Pembina Withdraws Jordan Cove Application, Holds Out for Federal Approval

Pembina Pipeline Corporation (Pembina) has withdrawn its application for a state permit for the Jordan Cover natural gas pipeline and export terminal in Oregon. 

Artist Rendering of Jordan Cove Export Facility (Photo: Jordan Cove LNG)

Pembina withdrew its application for a removal-fill permit after the Oregon Department of State Lands refused a request to extend its decision deadline past Jan. 31 to allow the Federal Regulatory Energy Commission (FERC) to present its decision on the project.

State Lands Directory Vicki Walker refused on the grounds that the department had already agreed to numerous deadline extensions and that the company had not adequately responded to questions raised by the department during the application process.

The removal-fill permit is needed to dredge sediment out of Coos Bay for the marine export terminal, and to construct a pipeline through and under waterways in southern Oregon.

The proposed natural gas terminal and a 230-mile (370-kilometer) feeder pipeline would permit shipment of natural gas from the United States and Canada to Asia and create local jobs.

Opponents say it would ruin habitat and that the increased use of a fossil fuel would contribute to global warming.

Two politicians from southern Oregon — a region that the proposed pipeline would cross — criticized Jordan Cove's tactics.

“The applicant’s behavior over the last year ... suggests to us that they are not significantly focused on gaining necessary approval from state agencies. It appears that they are counting instead on approval of their broader application to the Federal Energy Regulatory Commission,” Sen. Jeff Golden, a Democrat from the Rogue Valley, and Rep.
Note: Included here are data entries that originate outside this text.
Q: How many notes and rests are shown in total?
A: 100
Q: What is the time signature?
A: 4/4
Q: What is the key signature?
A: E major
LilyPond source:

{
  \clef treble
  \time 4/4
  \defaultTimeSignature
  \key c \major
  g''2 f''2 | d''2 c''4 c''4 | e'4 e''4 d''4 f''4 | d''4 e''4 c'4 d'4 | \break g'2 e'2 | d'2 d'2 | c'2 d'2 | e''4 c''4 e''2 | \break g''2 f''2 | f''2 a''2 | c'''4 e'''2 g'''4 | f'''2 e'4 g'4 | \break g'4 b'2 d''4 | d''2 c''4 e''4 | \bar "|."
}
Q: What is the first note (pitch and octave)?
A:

Pam Marsh, a Democrat from Ashland, said in a letter to Walker.

Paul Vogel, a spokesman for Jordan Cove, said in an email that it is awaiting a final determination by the Federal Energy Regulatory Commission on Feb. 13, "at which time we will determine our path forward.”

Opponents are vowing to resist the project. Protesters occupied Democratic Gov. Kate Brown's office in November, demanding she oppose the pipeline project. She refused, and 21 protesters were arrested for trespassing. A prosecutor declined to file charges.

Brown, a Democrat, did share a letter with the protesters that she sent to the U.S. Environmental Protection Agency a month earlier in which she opposed the federal agency's attempts to remove the state’s authority in the permitting process.

The Trump administration in August proposed streamlining approval of gas pipelines and other energy projects by limiting states’ certification authorities under the Clean Water Act. 

Secretary of Commerce Wilbur Ross said this month, after an agency under his jurisdiction said Jordan Cove won't jeopardize protected species, that the opinion "will pave the way for more American jobs and vastly expanded exports of domestically sourced liquified natural gas to prized Asian markets.”